To meet the spatial demands of the project it was needed to have four floors, each about 600 square meters, as well as a basement, and a total of 2,781 square meters of floor-area. However, the building coverage allowed in the issued license was to be 345 square meters calculated based on the sum total of the existing buildings in the three properties prior to aggregation. Considering the decrease in floor area and the limitation regarding the building height, to gain the 2,781 square meters as planned in the program, it was decided to add the surplus area in the form of cantilevers transferred onto the upper levels.
Considering all these, and also other criteria such as the view of the upper floors onto the mountains and the forest, the view of the garden from the lower floors, and the site potentials it called for levels to have different twists in order to optimize utilizing the light, the view and the land's facilities.
The idea of a long cantilever, stretched beyond the ground floor area, was formed due to the difference between floors area together with the free and figurative twist of the floors.
The physical-visual linkage between all levels has been organized through central void and vertical circulation. The extended sans-column protrusion of the second floor initiates a critical dialogue between elevating the mass off the ground and modernist pilotis. Making an opening in between the ground level plus its division into two distanced parts creates a physical-visual link with the semi-private and the cozy central space.

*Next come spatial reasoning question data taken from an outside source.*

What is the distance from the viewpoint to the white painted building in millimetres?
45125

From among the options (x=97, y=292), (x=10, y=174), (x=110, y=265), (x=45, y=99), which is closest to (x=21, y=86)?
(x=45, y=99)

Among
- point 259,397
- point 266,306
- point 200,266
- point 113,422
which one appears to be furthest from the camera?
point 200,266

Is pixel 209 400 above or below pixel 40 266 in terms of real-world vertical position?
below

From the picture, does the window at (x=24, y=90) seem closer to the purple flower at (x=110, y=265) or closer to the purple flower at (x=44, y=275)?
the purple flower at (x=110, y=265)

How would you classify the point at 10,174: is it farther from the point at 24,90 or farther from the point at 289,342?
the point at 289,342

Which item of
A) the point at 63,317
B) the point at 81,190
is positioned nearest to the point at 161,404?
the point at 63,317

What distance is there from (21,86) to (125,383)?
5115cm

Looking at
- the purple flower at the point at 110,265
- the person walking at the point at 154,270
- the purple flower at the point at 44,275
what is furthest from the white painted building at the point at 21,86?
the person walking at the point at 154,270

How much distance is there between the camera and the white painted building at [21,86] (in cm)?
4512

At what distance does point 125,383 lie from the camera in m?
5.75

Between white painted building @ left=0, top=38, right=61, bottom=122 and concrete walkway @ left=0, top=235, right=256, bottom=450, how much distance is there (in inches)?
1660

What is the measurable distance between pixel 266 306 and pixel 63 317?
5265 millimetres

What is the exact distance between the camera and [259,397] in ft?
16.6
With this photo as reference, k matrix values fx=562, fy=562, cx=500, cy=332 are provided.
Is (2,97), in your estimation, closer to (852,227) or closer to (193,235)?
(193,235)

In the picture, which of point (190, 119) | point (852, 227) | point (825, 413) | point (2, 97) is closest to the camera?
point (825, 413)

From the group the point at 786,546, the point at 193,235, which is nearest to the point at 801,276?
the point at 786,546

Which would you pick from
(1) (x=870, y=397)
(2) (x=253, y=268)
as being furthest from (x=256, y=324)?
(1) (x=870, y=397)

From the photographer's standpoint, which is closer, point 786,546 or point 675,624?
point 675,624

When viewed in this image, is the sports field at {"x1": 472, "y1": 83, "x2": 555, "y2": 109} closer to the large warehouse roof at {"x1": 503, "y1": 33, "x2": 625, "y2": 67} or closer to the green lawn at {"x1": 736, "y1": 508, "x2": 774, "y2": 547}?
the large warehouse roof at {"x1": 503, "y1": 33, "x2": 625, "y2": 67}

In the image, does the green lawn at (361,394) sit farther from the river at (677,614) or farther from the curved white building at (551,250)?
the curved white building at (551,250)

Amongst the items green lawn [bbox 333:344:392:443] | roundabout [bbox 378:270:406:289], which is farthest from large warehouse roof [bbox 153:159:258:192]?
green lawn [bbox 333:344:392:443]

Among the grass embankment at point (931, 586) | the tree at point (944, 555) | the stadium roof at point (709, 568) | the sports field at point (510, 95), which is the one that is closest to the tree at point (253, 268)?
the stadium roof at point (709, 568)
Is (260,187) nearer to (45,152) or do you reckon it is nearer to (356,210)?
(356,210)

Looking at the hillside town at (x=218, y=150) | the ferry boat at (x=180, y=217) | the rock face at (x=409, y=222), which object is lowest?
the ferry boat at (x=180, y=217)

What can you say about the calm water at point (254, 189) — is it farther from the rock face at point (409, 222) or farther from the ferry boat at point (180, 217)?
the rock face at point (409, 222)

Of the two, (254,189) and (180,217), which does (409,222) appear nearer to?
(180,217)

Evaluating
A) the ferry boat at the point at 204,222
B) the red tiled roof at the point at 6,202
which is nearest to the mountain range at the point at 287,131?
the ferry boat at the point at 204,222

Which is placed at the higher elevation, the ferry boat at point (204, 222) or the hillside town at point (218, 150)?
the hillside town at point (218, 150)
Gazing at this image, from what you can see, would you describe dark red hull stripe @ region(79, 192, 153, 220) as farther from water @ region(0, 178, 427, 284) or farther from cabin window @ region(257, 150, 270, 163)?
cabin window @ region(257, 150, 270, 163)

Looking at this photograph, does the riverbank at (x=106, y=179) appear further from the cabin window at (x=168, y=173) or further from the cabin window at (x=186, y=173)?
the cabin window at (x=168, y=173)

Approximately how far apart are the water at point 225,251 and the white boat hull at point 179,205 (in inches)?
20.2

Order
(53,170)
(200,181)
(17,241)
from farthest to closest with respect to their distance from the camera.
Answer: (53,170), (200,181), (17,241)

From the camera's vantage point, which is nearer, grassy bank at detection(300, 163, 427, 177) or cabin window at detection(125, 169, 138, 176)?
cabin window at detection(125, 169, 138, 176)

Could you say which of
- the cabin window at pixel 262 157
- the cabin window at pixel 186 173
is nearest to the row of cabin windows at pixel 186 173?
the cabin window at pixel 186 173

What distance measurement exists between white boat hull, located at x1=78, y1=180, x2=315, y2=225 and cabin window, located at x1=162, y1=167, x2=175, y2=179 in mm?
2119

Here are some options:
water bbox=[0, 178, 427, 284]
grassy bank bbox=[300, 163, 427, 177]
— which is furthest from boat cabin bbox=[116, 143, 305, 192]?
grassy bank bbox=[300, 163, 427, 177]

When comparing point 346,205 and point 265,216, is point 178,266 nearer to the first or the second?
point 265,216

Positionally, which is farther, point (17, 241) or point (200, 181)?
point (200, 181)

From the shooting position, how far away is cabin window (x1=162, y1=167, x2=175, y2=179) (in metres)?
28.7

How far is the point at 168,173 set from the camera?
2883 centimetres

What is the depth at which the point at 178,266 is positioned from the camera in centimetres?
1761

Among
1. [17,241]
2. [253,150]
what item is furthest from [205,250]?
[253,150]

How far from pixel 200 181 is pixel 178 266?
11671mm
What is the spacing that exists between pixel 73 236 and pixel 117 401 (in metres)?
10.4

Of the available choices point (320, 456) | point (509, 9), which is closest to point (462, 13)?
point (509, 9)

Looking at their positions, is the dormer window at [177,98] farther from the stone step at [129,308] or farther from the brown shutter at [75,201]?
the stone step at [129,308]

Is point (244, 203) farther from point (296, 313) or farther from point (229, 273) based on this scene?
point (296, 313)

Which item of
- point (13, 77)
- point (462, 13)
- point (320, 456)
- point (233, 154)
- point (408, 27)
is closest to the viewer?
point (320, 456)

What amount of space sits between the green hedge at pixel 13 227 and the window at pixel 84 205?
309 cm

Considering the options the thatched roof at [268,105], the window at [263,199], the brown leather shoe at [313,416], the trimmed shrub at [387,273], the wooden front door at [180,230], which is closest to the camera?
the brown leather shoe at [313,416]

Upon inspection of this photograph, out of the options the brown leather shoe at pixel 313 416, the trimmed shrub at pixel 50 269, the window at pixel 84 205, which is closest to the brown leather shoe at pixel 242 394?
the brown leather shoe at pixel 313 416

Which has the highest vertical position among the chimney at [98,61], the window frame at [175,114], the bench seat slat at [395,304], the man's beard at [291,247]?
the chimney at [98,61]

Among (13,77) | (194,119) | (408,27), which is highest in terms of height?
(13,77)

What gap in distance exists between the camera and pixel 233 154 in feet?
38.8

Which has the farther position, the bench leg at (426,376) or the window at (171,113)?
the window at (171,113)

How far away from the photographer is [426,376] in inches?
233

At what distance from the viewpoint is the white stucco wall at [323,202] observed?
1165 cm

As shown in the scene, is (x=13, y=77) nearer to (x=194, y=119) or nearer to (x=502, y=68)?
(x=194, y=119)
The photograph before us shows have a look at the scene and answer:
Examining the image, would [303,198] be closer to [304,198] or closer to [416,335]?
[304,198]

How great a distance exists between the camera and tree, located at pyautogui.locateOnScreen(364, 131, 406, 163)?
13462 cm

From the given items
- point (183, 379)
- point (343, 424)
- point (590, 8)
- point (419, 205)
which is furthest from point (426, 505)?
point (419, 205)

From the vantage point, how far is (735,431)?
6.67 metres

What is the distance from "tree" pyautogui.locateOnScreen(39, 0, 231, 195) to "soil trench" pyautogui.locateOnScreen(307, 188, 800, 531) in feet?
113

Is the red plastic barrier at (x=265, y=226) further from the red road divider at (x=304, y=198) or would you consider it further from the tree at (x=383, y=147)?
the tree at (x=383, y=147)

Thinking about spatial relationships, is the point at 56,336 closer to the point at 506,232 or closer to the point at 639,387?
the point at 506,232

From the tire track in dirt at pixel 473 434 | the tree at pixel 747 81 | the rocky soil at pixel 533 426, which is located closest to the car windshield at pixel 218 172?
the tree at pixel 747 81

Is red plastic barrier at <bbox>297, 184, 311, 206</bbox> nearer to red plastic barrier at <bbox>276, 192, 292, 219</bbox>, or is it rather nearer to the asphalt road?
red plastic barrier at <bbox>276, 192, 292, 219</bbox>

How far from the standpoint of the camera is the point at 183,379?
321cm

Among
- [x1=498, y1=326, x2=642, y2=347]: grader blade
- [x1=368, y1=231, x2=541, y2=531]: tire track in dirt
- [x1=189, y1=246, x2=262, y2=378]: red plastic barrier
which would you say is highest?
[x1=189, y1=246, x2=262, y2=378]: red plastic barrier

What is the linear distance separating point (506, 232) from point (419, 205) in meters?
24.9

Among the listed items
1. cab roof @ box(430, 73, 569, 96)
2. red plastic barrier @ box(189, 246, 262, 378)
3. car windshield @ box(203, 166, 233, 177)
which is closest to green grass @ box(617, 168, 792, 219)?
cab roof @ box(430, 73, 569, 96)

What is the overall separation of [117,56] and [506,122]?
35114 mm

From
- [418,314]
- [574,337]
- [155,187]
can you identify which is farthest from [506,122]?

Moreover, having the ground floor in two separate parts would help the structure and provides support for the long cantilever.
The ramp connecting the ground to the first floor has been designed to prolong the presence and motion of the user of this space; this also promotes the scope of the outside landscape and provides a better connection between the viewer and the view. The long cantilever (with 21meters at the farthest point) covers this space like a 7-meter-high extensive ceiling.
The interior spaces has also been designed with regards to initial assumption and program in order to optimize use of space and view- while enjoying the peace and calm expected of such a semi-mountainous villa.